(STUDY TEXT):
________________________________________
Pour faire un nombre de quarante
Ne falloit il pas un zéro?"

His unpopularity was, however, chiefly confined to the subjects of his sarcastic portraiture and to the hack writers of the time, of whom he was wont to speak with a disdain only surpassed by that of Alexander Pope. His description of the Mercure galant as "immédiatement au dessous de rien" (immediately below nothing) is the best-remembered specimen of these unwise attacks; and would, of itself, account for the enmity of the editors, Fontenelle and the younger Corneille.

La Bruyère's discourse of admission at the academy, one of the best of its kind, was, like his admission itself, severely criticized, especially by the partisans of the "Moderns" in the "Ancient and Modern" quarrel.

La Bruyère died very suddenly, and not long after his admission to the academy. He is said to have been struck dumb in a gathering of his friends, and, being carried home to the Hôtel de Condé, to have expired of apoplexy a day or two afterward. It is not surprising that, considering contemporary panic about poisoning, the bitter personal enmities that he had excited, and the peculiar circumstances of his death, suspicions of foul play should have been entertained, but there was apparently no foundation for them.
________________________________________
(SOURCE MATERIAL):
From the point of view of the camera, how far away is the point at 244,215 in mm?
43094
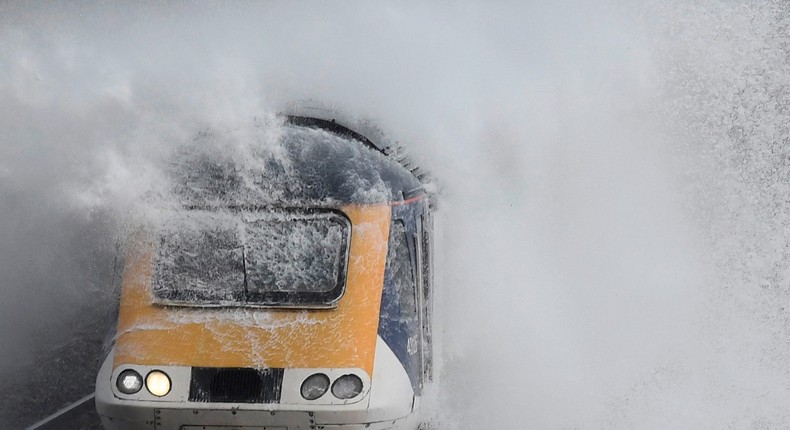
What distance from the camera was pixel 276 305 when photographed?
5.25m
________________________________________
According to the La Bruyère passage, where was he carried after being struck dumb among his friends? The material has no connection to the text.

He was carried home to the Hôtel de Condé.